Валерьян Петрович лег на живот и, прикрыв спину одеялом,  начал ждать.
Боль наступала, мучая, усиливая страх.  Ветров, повернувшись на левый бок, застонал. Сначала тихо и коротко. Потом громче и протяжней.
Через пару минут Валерьян подтянул телефон и набрал домашний номер Козлова. Длинные гудки быстро прервались.
- Вася, ты вызвал? – жалобно взвыл он.   
- Да.
- Спасибо, друг. Ой, как мне больно.  В пах начало отдавать. Может, аппендицит?
-  Не знаю. Я к тебе сейчас приеду.
Ветров сбросил одеяло и уже крутился, как раздавленное беспозвоночное пресмыкающееся, отсчитывая секунды.
Прошло долгих минут десять-пятнадцать, когда  он, ослабев от неведомой прежде боли, взял дрожащей рукой мобильник.
- Вася, позвони еще раз, – взмолился он. – Сдохну ведь, пока врачи приедут. «А чем они помогут?.. Сделают укол, отвезут в больницу…  Довезут ли?» Ветров почувствовал, что  в сердце вонзаются иголки. «Не надо про него  думать.  Ой…»
Истекла еще одна  четверть часа, прежде чем в дверь позвонили.
Ветров воспрянул духом и, медленно отделившись от дивана,  тихо пошел  открывать ее.
На пороге стоял перепуганный Василий.
- Я  дверь в подъезде кирпичом застопорил. Ты ложись. Я вниз на всякий случай.
- Ты позвони еще раз, Вася.  Вдруг они забыли про вызов.         
Минуты ползли.  Ветров  крутился и матерился, пока не появились спасатели в синей спецодежде.
 - Почему так долго? – не сдержался Валерьян.
- А вы знаете, сколько машин осталось на город?
- Ладно, все ясно с вами, нищая медицина, делайте скорее укол, – попросил он слабым голосом. – Такая боль.
- Мужчины всегда плохо переносят почечную колику, – равнодушно сказала девушка, набирая шприц.
- Мне зубы без заморозки удаляли, – начал оправдываться  Ветров, наблюдая, как в вену входит большая игла.
- Поедете в больницу? – спросила сестра, смазав спиртом ранку.
- А надо? –  засомневался Ветров после упрека медсестры.
- Решайте скорее.
- Пожалуй, поеду.
Он побросал в пакет  туалетные принадлежности и, прихватив тапки, запер квартиру.
Его медленно везли в жестком промерзшем салоне серого уазика. Машину трясло и подбрасывало. «Что ни поворот, то пробка, –  злился Ветров. – Все объездные пути  перекрыты точечной застройкой. А если бы  сердце – не довезли бы.  Дорого взяточничество обходится».   

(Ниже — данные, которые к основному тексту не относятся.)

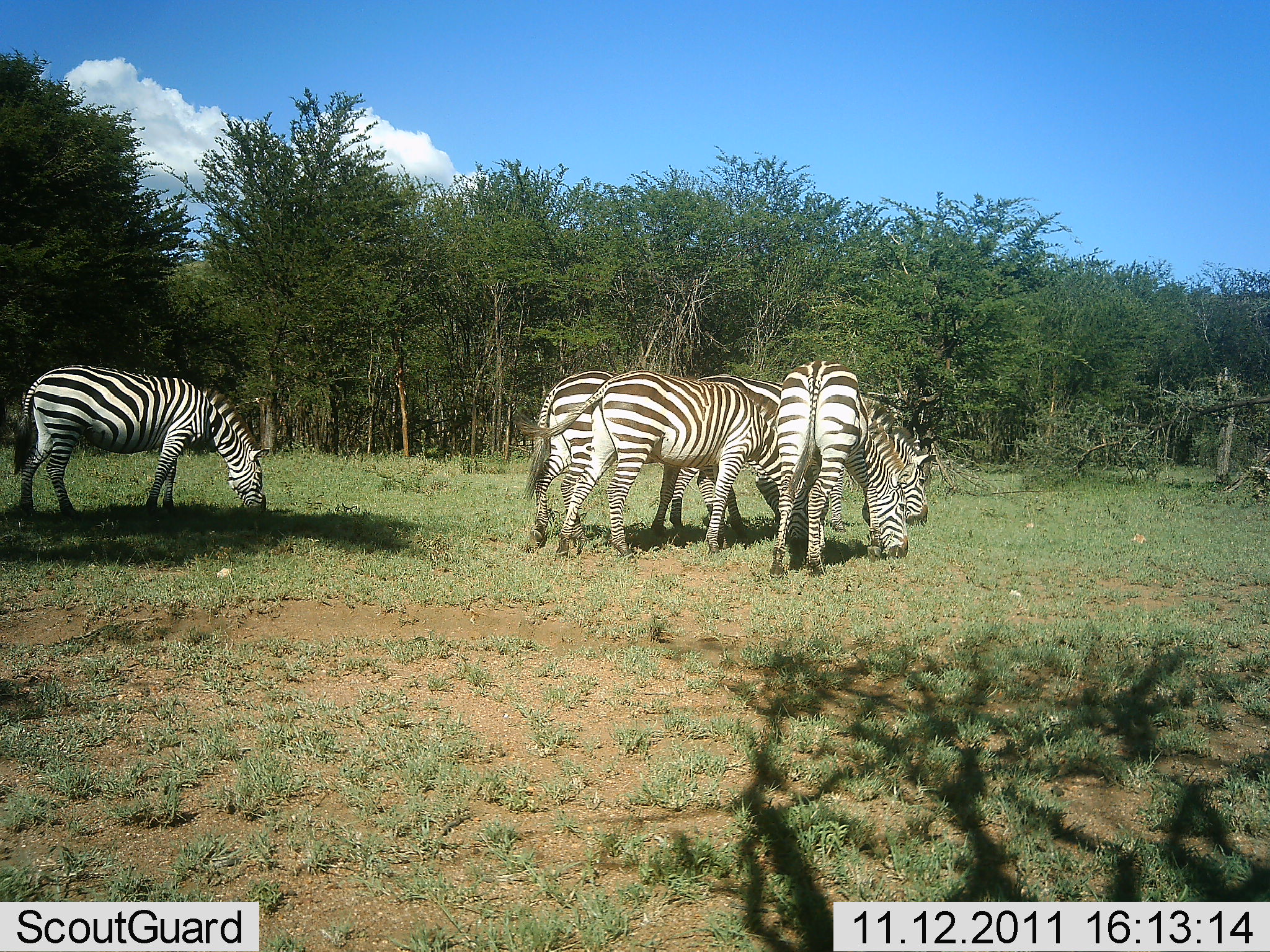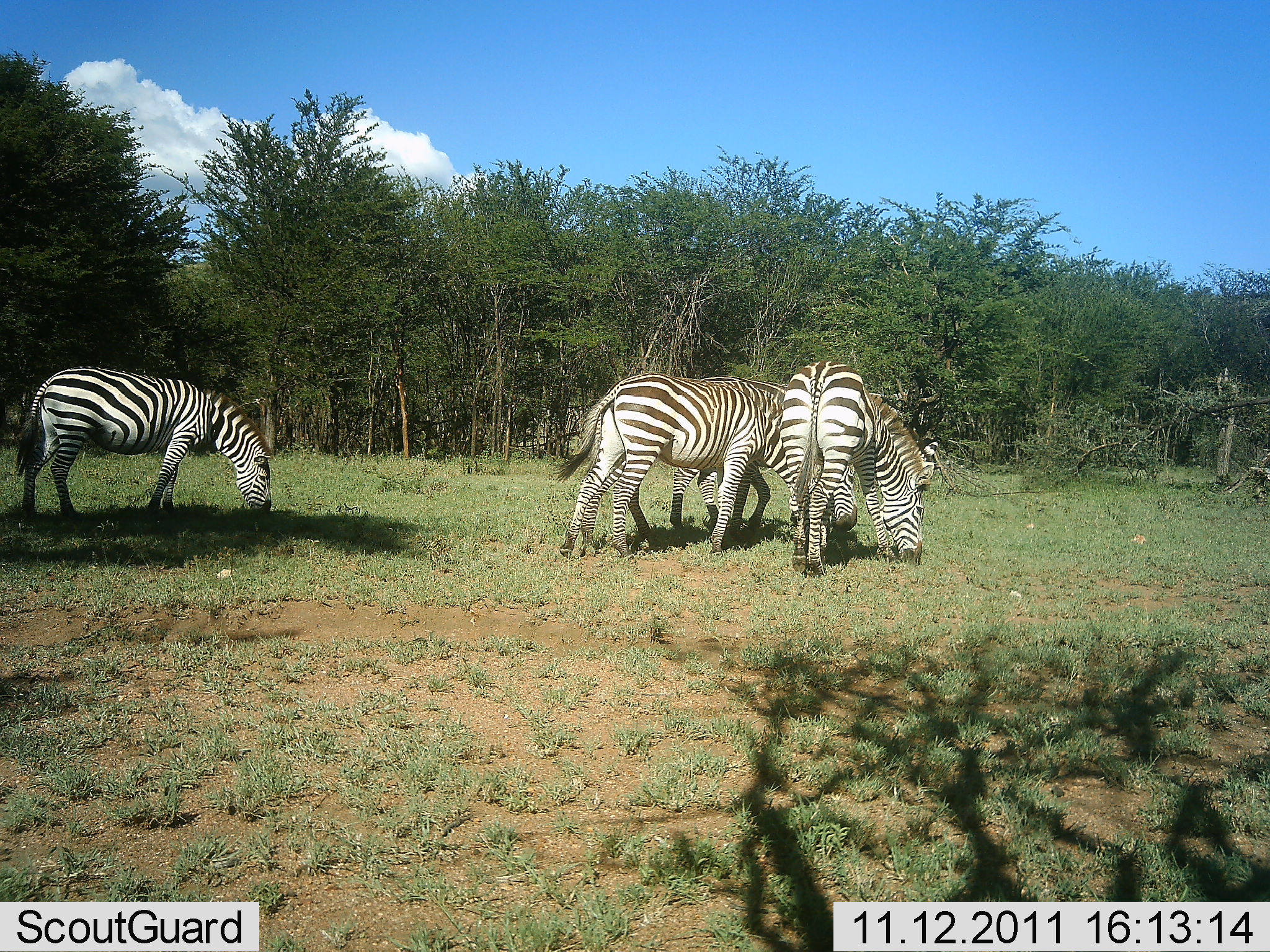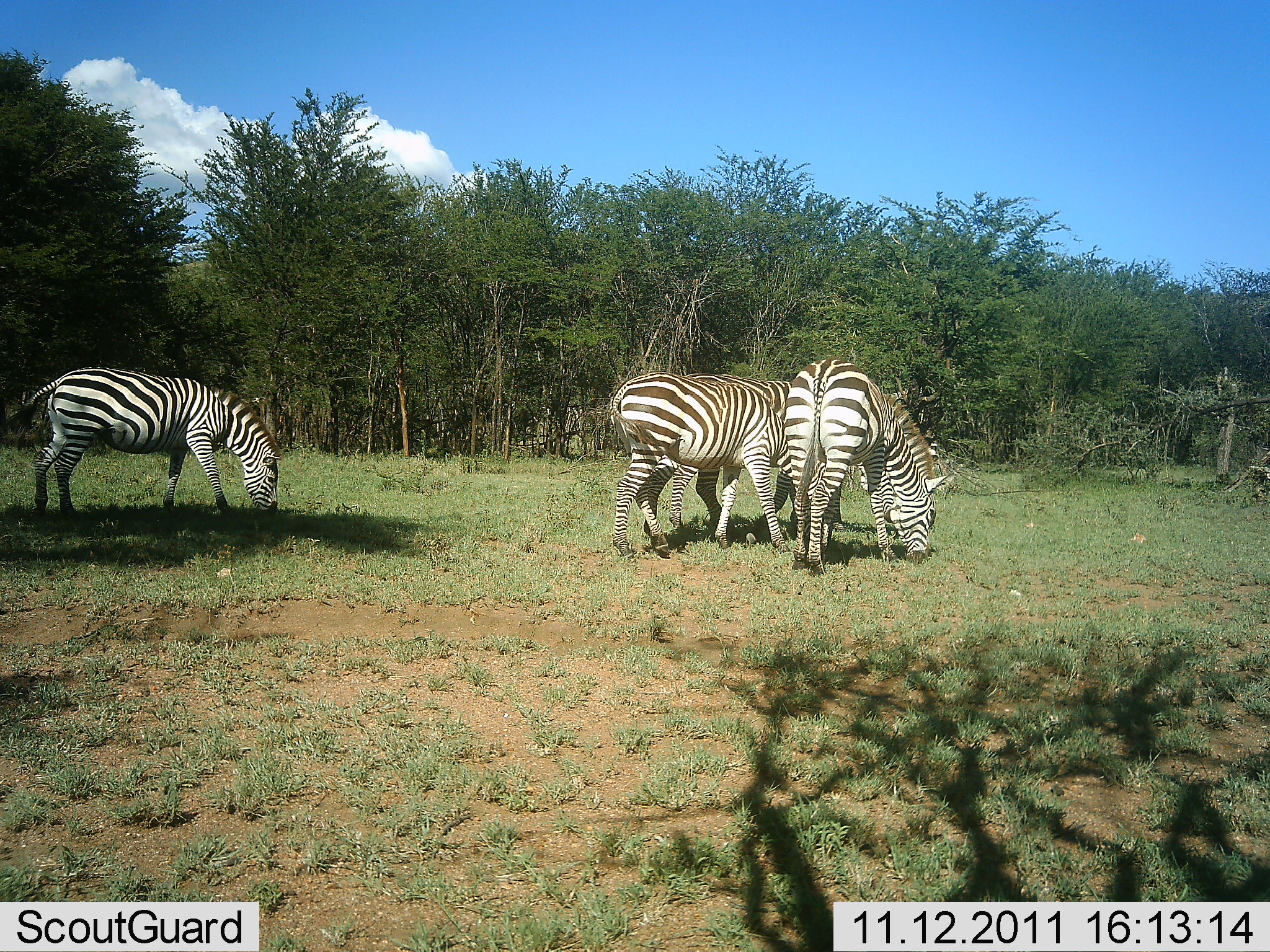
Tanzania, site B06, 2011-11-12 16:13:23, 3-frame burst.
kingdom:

 В приемном отделении он поступил в распоряжение пожилой медсестры, которая записала его в журнал и сочувственно посоветовала:
- Прилягте пока на кушетку.
 Валерьян Петрович подчинился и сразу пожалел: клеенка обожгла оголившуюся поясницу холодом. «Как в морге», –  подумал он и, встав с топчана, принялся осторожно прохаживаться, пока не появилась хрупкая девушка в белом халате. Сестричка вернула его на кушетку и начала измерять давление. Чуть позже, когда была снята кардиограмма,  появился  среднего роста, широкоплечий, черноволосый доктор лет тридцати от роду и принялся  ощупывать бок.
-- Так больно?
-- Терпимо.
-- Перевернитесь на живот. А так? – доктор принялся торопливо простукивать пальцем  поясницу.
-- Ой!
-- Ложиться будете?
-- Не знаю.
-- Решайте скорей. Если не хотите ложиться, пишите отказ.
-- Я, пожалуй, останусь.
Доктор, ничего не сказав, стремительно удалился.

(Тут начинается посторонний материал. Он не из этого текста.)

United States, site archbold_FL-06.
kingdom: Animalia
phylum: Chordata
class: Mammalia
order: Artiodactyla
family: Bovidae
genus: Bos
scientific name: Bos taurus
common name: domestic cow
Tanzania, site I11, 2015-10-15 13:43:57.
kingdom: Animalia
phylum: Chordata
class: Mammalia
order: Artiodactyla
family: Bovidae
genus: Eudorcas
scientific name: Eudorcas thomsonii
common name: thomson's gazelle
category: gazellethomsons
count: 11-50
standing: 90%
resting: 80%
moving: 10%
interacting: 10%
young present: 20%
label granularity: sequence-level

-- Раз больно, то оставайтесь, – тепло посоветовала  пожилая сестра-хозяйка. – Сейчас сдадите верхнюю одежду, и  я вас отведу в отделение. Вам там укольчик сделают.
Валерьян Петрович упаковал в чехол одежду и, получив расписку, последовал за благодушной хозяйкой.

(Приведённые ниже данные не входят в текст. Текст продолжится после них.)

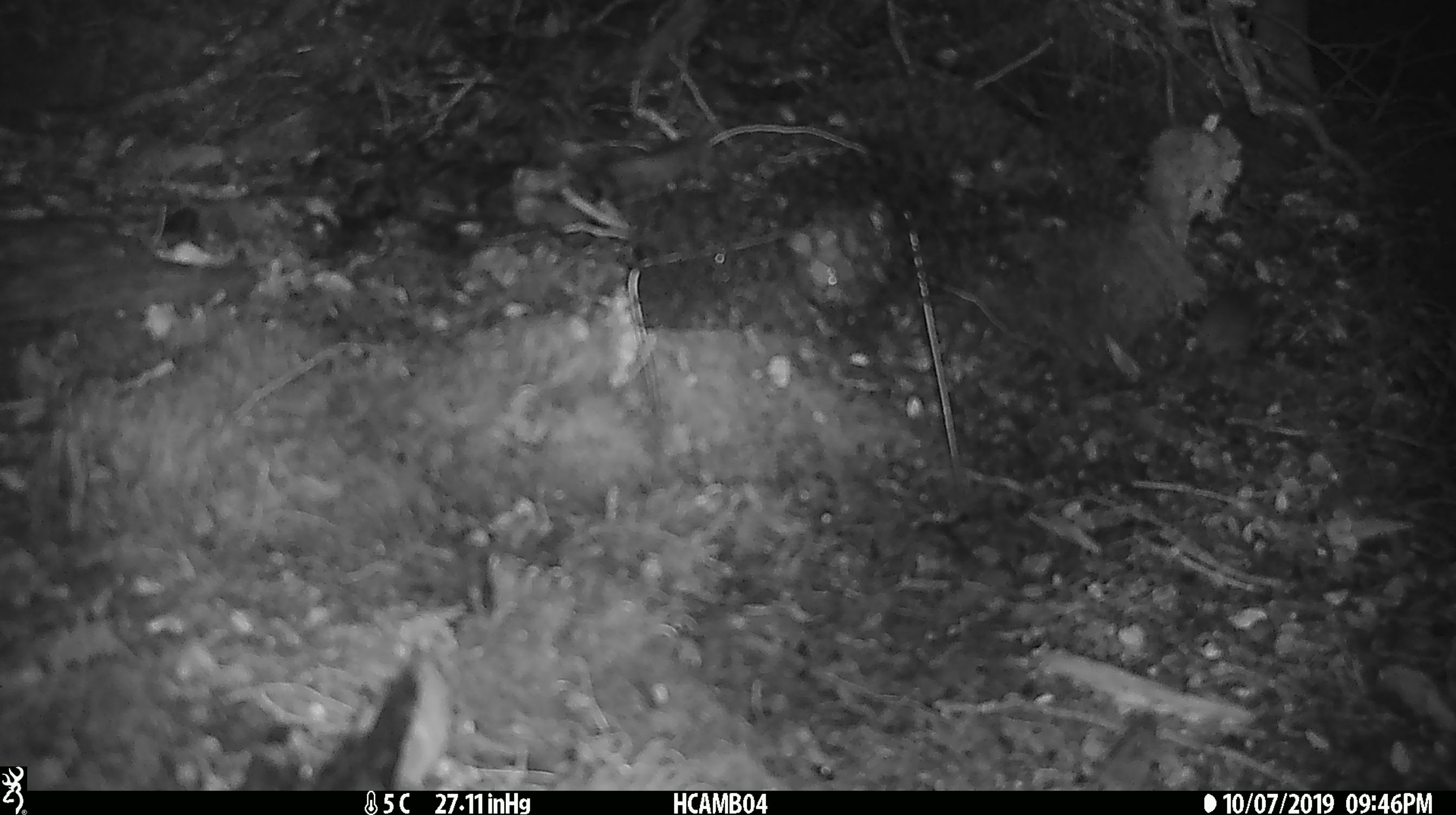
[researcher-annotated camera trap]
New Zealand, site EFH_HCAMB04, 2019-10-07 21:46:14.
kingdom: Animalia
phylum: Chordata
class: Mammalia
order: Rodentia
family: Muridae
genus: Mus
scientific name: Mus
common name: mouse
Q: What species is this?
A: Mouse (Mus).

На третьем этаже его завернули в процедурный кабинет и оставили один на один с медсестрой.
-- Приспустите штаны.
Игла, с хрустом пробив мышечный покров, впрыснула в ягодицу обезболивающий препарат.
--  Подождите у дверей, сейчас вас отведут в палату.
-- Добрый день, – сказал Валерьян Петрович, уверенно переступив порог вслед за приземистой санитаркой,  и  сразу осекся:  на глаза ему попался лежащий на койке маленький старик с обнаженной ногой-обрубком.
Санитарка  начала перестилать жилистыми руками кровать рядом с инвалидом.
Валерьян с нетерпением ждал, будто в кровати было его спасение.
 Он прилег на левый бок, лицом к старику, поверх шерстяного свалявшегося одеяла и, почувствовав в области правой  почки болезненную тяжесть, прикрыл глаза.
-- Давай включай, – скомандовал ужасно неприятный голос, какие обычно принадлежат очень грубым мужикам.
Ветров чуть повернул голову и увидел   волосатого мужчину в майке, с  проросшими черным мхом скулами и густыми низкими бровями вразлет, придающим  его  физиономии свирепое  выражение.
- А что будем смотреть? «Знахаря» или  «Глухаря»? Есть еще «Красная шапочка»? Дед, хочешь посмотреть «Красную шапочку»?
-- Сказку?
--  Ха-ха… Сказку.
После непродолжительной возни, сзади, у тумбочки,  у самого уха Валерьяна Петровича зашипела  аппаратура.  Потом из скрипящего динамика искаженно зазвучал голос переводчика. Ветров остался лежать без малейшего внимания. Бок то схватывало, то немного отпускало. Переводчик гнусавил, будто ему прищемили нос. Валерьян Петрович все больше раздражался.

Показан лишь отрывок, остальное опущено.